Updated: January 24, 2026
How to Check If a Pharmacy Has Scopolamine in Stock (Without Calling)
Author
Peter Daggett

Summarize with AI
- Why Pharmacy Inventory Is So Hard to Check Online
- Method 1: Use medfinder (Most Efficient)
- Method 2: Use Discount Comparison Tools (Partial Inventory Signal)
- Method 3: Ask Your Prescriber's Office
- Method 4: Call Pharmacies Directly (If You Must)
- Method 5: Check the ASHP Shortage Database
- Tips for Searching During the 2026 Scopolamine Shortage
Tired of calling pharmacies only to be told scopolamine is out of stock? Here are the best tools and methods to check pharmacy inventory without picking up the phone.
You have a prescription for scopolamine patches, a trip coming up in 10 days, and you're staring down the prospect of calling a dozen pharmacies to find out who has them in stock. It's one of the most frustrating parts of navigating a drug shortage. The good news: there are smarter ways to check pharmacy inventory for scopolamine without spending your afternoon on hold.
Why Pharmacy Inventory Is So Hard to Check Online
Unlike groceries or household goods, pharmacies generally do not publish their medication inventory online in real time. There's no public database that shows "CVS on 5th Street has 12 scopolamine patches in stock today." This is partly for regulatory reasons and partly because pharmacy inventory systems weren't designed with patient-facing visibility in mind. The result: even in 2026, the most reliable way to check inventory is to contact the pharmacy directly.

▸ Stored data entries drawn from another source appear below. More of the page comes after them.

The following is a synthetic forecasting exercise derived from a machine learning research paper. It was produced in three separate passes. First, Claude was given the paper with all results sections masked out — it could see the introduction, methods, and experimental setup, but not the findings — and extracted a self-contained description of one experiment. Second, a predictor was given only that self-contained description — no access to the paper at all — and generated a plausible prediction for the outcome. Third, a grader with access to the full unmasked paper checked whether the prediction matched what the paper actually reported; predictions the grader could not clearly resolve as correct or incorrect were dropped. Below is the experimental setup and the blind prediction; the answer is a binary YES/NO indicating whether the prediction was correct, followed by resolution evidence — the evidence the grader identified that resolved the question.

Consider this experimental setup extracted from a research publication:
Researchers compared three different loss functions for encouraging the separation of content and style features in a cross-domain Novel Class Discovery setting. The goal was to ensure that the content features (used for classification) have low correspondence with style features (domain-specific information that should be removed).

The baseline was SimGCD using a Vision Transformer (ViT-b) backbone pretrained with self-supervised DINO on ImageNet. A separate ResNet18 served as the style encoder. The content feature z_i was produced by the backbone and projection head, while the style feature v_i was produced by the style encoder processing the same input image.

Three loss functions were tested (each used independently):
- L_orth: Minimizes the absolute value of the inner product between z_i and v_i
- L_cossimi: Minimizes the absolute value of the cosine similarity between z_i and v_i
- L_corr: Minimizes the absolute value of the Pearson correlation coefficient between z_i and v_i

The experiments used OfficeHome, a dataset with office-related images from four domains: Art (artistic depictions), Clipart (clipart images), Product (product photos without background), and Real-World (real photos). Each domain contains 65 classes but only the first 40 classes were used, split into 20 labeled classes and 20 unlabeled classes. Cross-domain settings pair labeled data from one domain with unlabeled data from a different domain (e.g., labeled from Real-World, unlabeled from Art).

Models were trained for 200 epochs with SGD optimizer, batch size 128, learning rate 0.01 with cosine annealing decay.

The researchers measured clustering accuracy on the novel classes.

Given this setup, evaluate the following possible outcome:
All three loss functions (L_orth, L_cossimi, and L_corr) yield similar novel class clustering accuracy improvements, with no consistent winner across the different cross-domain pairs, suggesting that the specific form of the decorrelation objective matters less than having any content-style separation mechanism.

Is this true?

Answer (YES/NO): NO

Method 1: Use medfinder (Most Efficient)
medfinder.com is specifically designed to solve this problem. medfinder calls pharmacies near you to check which ones have your medication in stock, then texts you the results. Instead of calling one pharmacy at a time and spending 20 minutes on hold at each one, you enter your medication and location once, and medfinder does the work for you. Visit medfinder.com to get started.
This is especially valuable for scopolamine during the current shortage, where availability can vary enormously from one pharmacy to the next — sometimes even between two locations of the same chain within a few miles.
Method 2: Use Discount Comparison Tools (Partial Inventory Signal)
GoodRx and SingleCare show you price comparisons for scopolamine at pharmacies near you. While they don't directly show inventory, they can be a useful starting signal: if a pharmacy is actively quoting a price for scopolamine on GoodRx, it suggests they're likely participating in the market and may have stock. However, this is not a guaranteed indicator — pharmacies list prices even when they'd need to order from a distributor.
Still, using GoodRx to identify the pharmacies that typically stock scopolamine in your area, then calling those specific ones, narrows your list significantly.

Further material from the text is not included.